Zoltán Bognár

Personal information
- Full name: Zoltán Bognár
- Date of birth: 9 February 1988 (age 37)
- Place of birth: Czechoslovakia
- Height: 1.91 m (6 ft 3 in)
- Position: Striker

Team information
- Current team: TJ OFC Gabčíkovo

Youth career
- DAC Dunajská Streda

Senior career*
- Years: Team / Apps / (Gls)
- ?–2009: DAC Dunajská Streda / 16 / (3)
- 2010–2011: 1. FC Tatran Prešov / 6 / (0)
- 2011: SFM Senec (loan) / 19 / (3)
- 2012: FK Moldava (loan) / 6 / (1)
- 2012–2014: TJ OFC Gabčíkovo / 58 / (31)
- 2014–2017: Velky Meder
- 2017–: SK Vydrany

= Zoltán Bognár =

Slovak footballer (born 1988)

Zoltán Bognár (born 9 February 1988) is a professional Slovak footballer of Hungarian ethnicity who currently plays for Slovak club SK Vydrany.

== Personal life ==
Bognár was born with a Hungarian name but has Eastern Slovak roots, as his mother came from Svidník.
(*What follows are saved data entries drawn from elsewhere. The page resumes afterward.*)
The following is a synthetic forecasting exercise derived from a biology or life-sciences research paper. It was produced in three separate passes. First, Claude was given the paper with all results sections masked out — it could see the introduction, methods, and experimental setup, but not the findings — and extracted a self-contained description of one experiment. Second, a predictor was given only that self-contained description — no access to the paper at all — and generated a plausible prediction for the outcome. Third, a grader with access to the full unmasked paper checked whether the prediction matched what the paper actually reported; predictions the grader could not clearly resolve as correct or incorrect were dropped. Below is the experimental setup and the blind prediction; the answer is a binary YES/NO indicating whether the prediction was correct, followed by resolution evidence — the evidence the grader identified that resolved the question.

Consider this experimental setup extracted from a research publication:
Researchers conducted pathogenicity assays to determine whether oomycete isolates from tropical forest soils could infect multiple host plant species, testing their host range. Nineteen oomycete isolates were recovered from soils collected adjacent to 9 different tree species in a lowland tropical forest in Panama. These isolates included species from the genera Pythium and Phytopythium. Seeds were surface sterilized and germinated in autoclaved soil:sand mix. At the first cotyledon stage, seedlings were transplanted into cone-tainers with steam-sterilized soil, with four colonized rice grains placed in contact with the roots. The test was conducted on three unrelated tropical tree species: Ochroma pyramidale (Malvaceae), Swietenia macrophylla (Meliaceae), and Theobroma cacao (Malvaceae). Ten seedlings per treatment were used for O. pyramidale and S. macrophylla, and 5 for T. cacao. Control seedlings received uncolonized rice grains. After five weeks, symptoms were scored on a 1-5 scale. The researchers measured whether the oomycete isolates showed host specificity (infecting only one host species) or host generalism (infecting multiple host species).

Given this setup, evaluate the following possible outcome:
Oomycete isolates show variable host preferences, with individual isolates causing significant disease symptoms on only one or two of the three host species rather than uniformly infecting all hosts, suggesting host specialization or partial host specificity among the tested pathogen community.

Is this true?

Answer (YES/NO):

Before joining Tatran, he studied at the University of Economics in Bratislava.

== Club career ==

=== Dunajska Streda ===
In September 2008, Bognár signed a contract with Dunajská Streda, but the club allegedly had the player's contract registered with the Slovak Football Association in violation of applicable standards. However, the latter legalized it nevertheless, and did not recognize the first Prešov contract. Following the decision, he would have to remain with the club for more than half a year. Bognár scored a hat-trick for DAC in a 3–2 league win against FC Petržalka. It was the first time that a player for DAC scored a hat-trick since 1999.

=== Tatran Prešov ===
Before the spring part of the 2009/2010 season, Bogár joined 1. FC Tatran Prešov, signing a 3 year contract. He joined Tatran for a fee of around 33,193 euros. Bogár scored his first goal for the green and whites in a friendly match against MFK Ružomberok B, scoring a header after a cross from Ľuboš Belejík. In the winter of 2011, he joined SFM Senec on a half year loan.

== International career ==
In 2010, Bogár was part of the wider nomination for the Slovakia national under-21 football team.